DIRECTION: Reproduce every line of the entries below verbatim, leaving out the pictures.

EXERCISE MATERIALS:
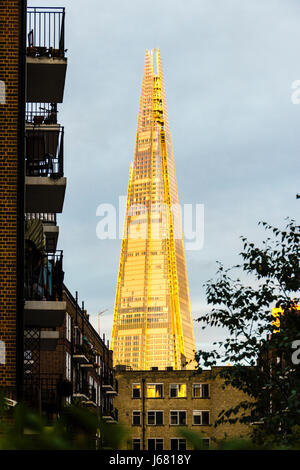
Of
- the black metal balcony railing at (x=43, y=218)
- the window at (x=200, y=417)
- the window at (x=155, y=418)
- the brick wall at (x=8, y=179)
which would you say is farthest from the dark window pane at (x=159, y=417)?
the brick wall at (x=8, y=179)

WRITTEN REPLY:
Of
- the black metal balcony railing at (x=43, y=218)
- the window at (x=200, y=417)
- the window at (x=155, y=418)
- the brick wall at (x=8, y=179)
which would you say is farthest from the dark window pane at (x=159, y=417)?
the brick wall at (x=8, y=179)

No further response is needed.